RECORDED INFORMATION:

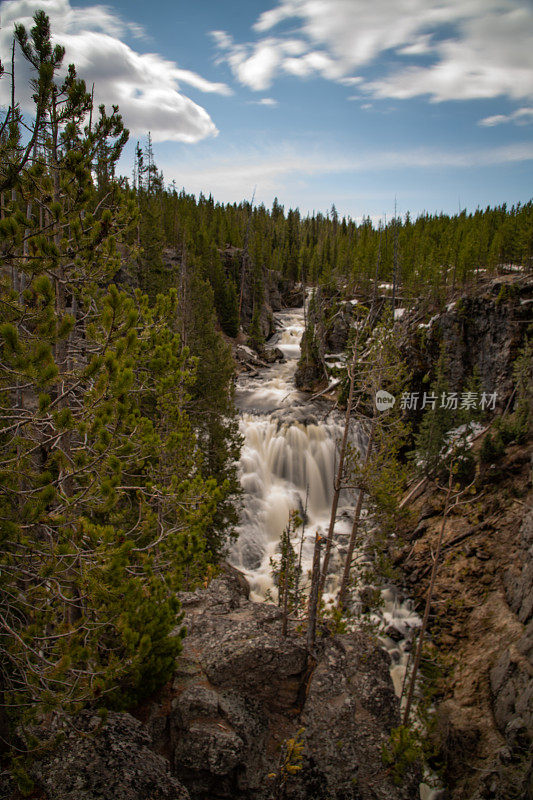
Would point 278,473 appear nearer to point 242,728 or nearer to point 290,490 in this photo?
point 290,490

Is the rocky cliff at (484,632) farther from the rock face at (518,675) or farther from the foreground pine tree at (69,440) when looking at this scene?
the foreground pine tree at (69,440)

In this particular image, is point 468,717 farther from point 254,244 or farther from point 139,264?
point 254,244

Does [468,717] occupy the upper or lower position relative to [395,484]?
lower

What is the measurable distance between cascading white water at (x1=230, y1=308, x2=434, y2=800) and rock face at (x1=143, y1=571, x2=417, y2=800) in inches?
267

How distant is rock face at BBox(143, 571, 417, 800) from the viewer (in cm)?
697

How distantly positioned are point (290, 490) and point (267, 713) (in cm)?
1756

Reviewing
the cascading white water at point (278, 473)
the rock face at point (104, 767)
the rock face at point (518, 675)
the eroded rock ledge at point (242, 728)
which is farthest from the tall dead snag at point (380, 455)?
the rock face at point (104, 767)

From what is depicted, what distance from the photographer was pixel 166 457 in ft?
42.1

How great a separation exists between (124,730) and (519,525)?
1930cm

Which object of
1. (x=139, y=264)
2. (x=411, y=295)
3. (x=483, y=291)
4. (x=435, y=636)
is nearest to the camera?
(x=435, y=636)

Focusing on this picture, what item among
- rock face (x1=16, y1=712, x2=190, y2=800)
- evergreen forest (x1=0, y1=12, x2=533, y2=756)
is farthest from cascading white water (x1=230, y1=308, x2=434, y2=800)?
rock face (x1=16, y1=712, x2=190, y2=800)

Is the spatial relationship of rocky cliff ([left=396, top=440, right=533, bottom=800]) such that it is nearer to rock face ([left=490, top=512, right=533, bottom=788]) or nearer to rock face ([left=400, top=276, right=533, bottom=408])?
rock face ([left=490, top=512, right=533, bottom=788])

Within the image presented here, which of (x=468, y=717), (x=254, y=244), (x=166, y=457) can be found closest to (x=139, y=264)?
(x=166, y=457)

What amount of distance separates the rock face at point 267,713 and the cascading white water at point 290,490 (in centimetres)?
679
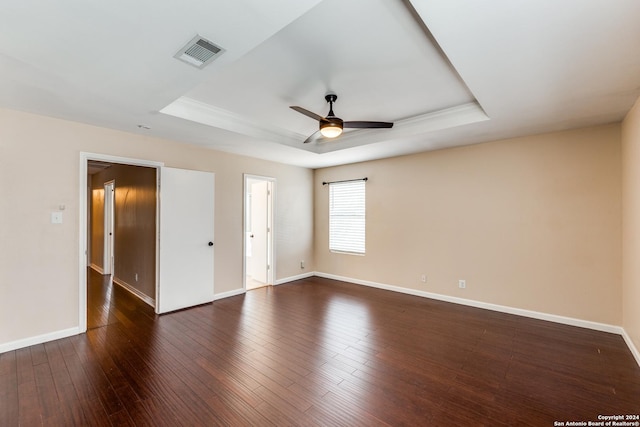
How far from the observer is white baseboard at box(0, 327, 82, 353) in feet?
9.49

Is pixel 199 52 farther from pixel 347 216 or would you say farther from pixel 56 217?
pixel 347 216

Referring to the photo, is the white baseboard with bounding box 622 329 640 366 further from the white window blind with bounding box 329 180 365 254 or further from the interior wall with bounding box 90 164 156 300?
the interior wall with bounding box 90 164 156 300

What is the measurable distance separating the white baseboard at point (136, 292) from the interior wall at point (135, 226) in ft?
0.13

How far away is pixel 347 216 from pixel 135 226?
3992mm

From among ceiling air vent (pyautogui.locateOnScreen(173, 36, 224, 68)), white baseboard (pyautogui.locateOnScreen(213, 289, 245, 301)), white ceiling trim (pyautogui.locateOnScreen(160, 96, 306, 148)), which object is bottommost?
white baseboard (pyautogui.locateOnScreen(213, 289, 245, 301))

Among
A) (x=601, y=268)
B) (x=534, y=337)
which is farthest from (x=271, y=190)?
(x=601, y=268)

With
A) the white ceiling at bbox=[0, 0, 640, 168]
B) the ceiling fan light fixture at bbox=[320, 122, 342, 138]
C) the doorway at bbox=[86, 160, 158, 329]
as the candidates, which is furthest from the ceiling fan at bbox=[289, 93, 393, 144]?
the doorway at bbox=[86, 160, 158, 329]

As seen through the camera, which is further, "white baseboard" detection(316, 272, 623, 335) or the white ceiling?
"white baseboard" detection(316, 272, 623, 335)

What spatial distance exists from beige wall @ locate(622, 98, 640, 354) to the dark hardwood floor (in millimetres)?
349

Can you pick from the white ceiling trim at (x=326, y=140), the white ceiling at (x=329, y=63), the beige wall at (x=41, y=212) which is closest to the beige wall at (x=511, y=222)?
the white ceiling at (x=329, y=63)

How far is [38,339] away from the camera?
3064 mm

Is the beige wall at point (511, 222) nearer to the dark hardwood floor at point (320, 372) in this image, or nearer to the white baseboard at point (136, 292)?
the dark hardwood floor at point (320, 372)

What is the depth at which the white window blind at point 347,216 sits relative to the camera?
5723 millimetres

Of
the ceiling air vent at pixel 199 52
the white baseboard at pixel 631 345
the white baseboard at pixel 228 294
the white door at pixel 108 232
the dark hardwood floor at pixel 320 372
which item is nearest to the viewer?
the ceiling air vent at pixel 199 52
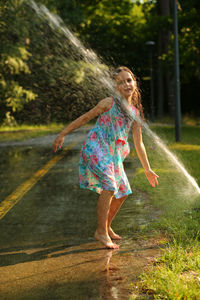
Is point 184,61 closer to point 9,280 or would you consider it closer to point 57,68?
point 57,68

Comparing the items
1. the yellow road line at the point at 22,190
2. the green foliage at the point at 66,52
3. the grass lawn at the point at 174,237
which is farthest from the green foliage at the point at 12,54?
the grass lawn at the point at 174,237

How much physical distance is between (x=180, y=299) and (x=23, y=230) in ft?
7.86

WORK TO COMPLETE: Leave out every picture and write out exactly the lines running from the line containing "How far is [38,339] away from the camera?" to the end of the listing above.

RIGHT ANSWER:
How far is [38,339] away from the camera?
3064 mm

Is the beige wall at point (511, 222) nearer to the dark hardwood floor at point (320, 372) in this image, or nearer to the white baseboard at point (136, 292)?
the dark hardwood floor at point (320, 372)

What is the depth at which the white window blind at point 347,216 sits relative to the camera?
5723 millimetres

Of
the ceiling air vent at pixel 199 52
the white baseboard at pixel 631 345
the white baseboard at pixel 228 294
the white door at pixel 108 232
the dark hardwood floor at pixel 320 372
which item is nearest to the viewer?
the ceiling air vent at pixel 199 52
Is point 184,61 closer to point 9,280 or would you consider it closer to point 57,68?
point 57,68

Comparing the items
1. the yellow road line at the point at 22,190
2. the green foliage at the point at 66,52
3. the grass lawn at the point at 174,237
which is farthest from the green foliage at the point at 12,54?
the grass lawn at the point at 174,237

How much physical distance is between (x=180, y=299) and (x=23, y=230) in ft?
7.86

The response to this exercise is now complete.